Assigned task:
Drop every picture, then transcribe the remaining data exactly.

---------- Records for processing

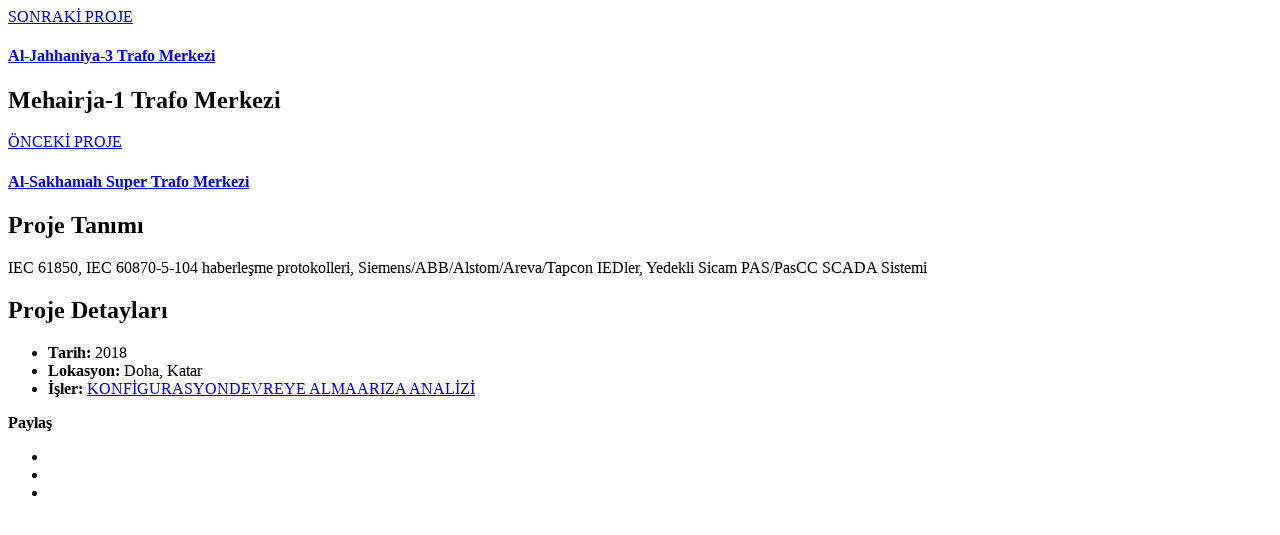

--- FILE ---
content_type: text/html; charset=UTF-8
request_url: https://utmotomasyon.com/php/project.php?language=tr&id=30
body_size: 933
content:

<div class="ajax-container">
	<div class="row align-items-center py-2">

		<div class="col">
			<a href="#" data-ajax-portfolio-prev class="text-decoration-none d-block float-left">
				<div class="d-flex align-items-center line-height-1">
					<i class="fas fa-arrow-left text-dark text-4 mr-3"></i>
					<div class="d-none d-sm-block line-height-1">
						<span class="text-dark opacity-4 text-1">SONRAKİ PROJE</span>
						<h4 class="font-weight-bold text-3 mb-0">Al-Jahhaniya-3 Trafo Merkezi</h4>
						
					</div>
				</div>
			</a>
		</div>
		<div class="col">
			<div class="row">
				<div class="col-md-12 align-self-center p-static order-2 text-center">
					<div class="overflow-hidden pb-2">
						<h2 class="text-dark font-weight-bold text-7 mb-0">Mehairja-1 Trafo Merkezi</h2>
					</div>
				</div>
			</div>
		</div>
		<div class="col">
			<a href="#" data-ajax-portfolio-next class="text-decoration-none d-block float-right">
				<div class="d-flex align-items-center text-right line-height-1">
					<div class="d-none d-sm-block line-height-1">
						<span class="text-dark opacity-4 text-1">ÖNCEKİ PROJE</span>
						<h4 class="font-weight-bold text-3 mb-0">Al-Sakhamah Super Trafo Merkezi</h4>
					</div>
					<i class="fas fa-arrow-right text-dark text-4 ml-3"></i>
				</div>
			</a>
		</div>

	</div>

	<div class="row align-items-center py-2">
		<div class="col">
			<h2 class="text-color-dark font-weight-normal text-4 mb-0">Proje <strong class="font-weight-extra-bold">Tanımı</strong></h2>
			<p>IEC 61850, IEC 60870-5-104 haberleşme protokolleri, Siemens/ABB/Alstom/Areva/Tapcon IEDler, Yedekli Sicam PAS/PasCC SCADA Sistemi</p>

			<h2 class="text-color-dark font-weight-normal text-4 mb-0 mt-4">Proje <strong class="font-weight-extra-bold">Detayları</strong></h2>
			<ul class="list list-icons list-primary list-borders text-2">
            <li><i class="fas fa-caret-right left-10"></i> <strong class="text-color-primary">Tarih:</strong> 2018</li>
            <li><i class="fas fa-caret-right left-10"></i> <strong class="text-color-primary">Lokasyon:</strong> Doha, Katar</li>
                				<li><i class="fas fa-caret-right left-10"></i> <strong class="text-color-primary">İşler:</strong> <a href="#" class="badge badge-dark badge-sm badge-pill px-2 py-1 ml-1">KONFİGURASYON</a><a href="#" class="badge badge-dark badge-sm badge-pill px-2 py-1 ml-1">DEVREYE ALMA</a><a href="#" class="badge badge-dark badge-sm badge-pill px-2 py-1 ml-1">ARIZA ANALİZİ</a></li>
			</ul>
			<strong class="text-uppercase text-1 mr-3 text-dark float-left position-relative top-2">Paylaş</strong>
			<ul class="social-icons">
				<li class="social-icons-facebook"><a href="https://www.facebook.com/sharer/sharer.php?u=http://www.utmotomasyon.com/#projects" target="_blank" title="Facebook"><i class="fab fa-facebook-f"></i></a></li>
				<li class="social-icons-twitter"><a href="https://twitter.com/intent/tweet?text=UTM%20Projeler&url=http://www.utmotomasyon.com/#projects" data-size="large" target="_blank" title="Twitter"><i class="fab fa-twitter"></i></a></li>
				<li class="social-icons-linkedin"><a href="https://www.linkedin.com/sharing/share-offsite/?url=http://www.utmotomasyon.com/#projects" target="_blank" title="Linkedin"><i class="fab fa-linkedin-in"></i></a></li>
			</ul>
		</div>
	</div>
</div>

--------------------

Response to the exercise:
--- FILE ---
content_type: text/html; charset=UTF-8
request_url: https://utmotomasyon.com/php/project.php?language=tr&id=30
body_size: 933
content:

<div class="ajax-container">
	<div class="row align-items-center py-2">

		<div class="col">
			<a href="#" data-ajax-portfolio-prev class="text-decoration-none d-block float-left">
				<div class="d-flex align-items-center line-height-1">
					<i class="fas fa-arrow-left text-dark text-4 mr-3"></i>
					<div class="d-none d-sm-block line-height-1">
						<span class="text-dark opacity-4 text-1">SONRAKİ PROJE</span>
						<h4 class="font-weight-bold text-3 mb-0">Al-Jahhaniya-3 Trafo Merkezi</h4>
						
					</div>
				</div>
			</a>
		</div>
		<div class="col">
			<div class="row">
				<div class="col-md-12 align-self-center p-static order-2 text-center">
					<div class="overflow-hidden pb-2">
						<h2 class="text-dark font-weight-bold text-7 mb-0">Mehairja-1 Trafo Merkezi</h2>
					</div>
				</div>
			</div>
		</div>
		<div class="col">
			<a href="#" data-ajax-portfolio-next class="text-decoration-none d-block float-right">
				<div class="d-flex align-items-center text-right line-height-1">
					<div class="d-none d-sm-block line-height-1">
						<span class="text-dark opacity-4 text-1">ÖNCEKİ PROJE</span>
						<h4 class="font-weight-bold text-3 mb-0">Al-Sakhamah Super Trafo Merkezi</h4>
					</div>
					<i class="fas fa-arrow-right text-dark text-4 ml-3"></i>
				</div>
			</a>
		</div>

	</div>

	<div class="row align-items-center py-2">
		<div class="col">
			<h2 class="text-color-dark font-weight-normal text-4 mb-0">Proje <strong class="font-weight-extra-bold">Tanımı</strong></h2>
			<p>IEC 61850, IEC 60870-5-104 haberleşme protokolleri, Siemens/ABB/Alstom/Areva/Tapcon IEDler, Yedekli Sicam PAS/PasCC SCADA Sistemi</p>

			<h2 class="text-color-dark font-weight-normal text-4 mb-0 mt-4">Proje <strong class="font-weight-extra-bold">Detayları</strong></h2>
			<ul class="list list-icons list-primary list-borders text-2">
            <li><i class="fas fa-caret-right left-10"></i> <strong class="text-color-primary">Tarih:</strong> 2018</li>
            <li><i class="fas fa-caret-right left-10"></i> <strong class="text-color-primary">Lokasyon:</strong> Doha, Katar</li>
                				<li><i class="fas fa-caret-right left-10"></i> <strong class="text-color-primary">İşler:</strong> <a href="#" class="badge badge-dark badge-sm badge-pill px-2 py-1 ml-1">KONFİGURASYON</a><a href="#" class="badge badge-dark badge-sm badge-pill px-2 py-1 ml-1">DEVREYE ALMA</a><a href="#" class="badge badge-dark badge-sm badge-pill px-2 py-1 ml-1">ARIZA ANALİZİ</a></li>
			</ul>
			<strong class="text-uppercase text-1 mr-3 text-dark float-left position-relative top-2">Paylaş</strong>
			<ul class="social-icons">
				<li class="social-icons-facebook"><a href="https://www.facebook.com/sharer/sharer.php?u=http://www.utmotomasyon.com/#projects" target="_blank" title="Facebook"><i class="fab fa-facebook-f"></i></a></li>
				<li class="social-icons-twitter"><a href="https://twitter.com/intent/tweet?text=UTM%20Projeler&url=http://www.utmotomasyon.com/#projects" data-size="large" target="_blank" title="Twitter"><i class="fab fa-twitter"></i></a></li>
				<li class="social-icons-linkedin"><a href="https://www.linkedin.com/sharing/share-offsite/?url=http://www.utmotomasyon.com/#projects" target="_blank" title="Linkedin"><i class="fab fa-linkedin-in"></i></a></li>
			</ul>
		</div>
	</div>
</div>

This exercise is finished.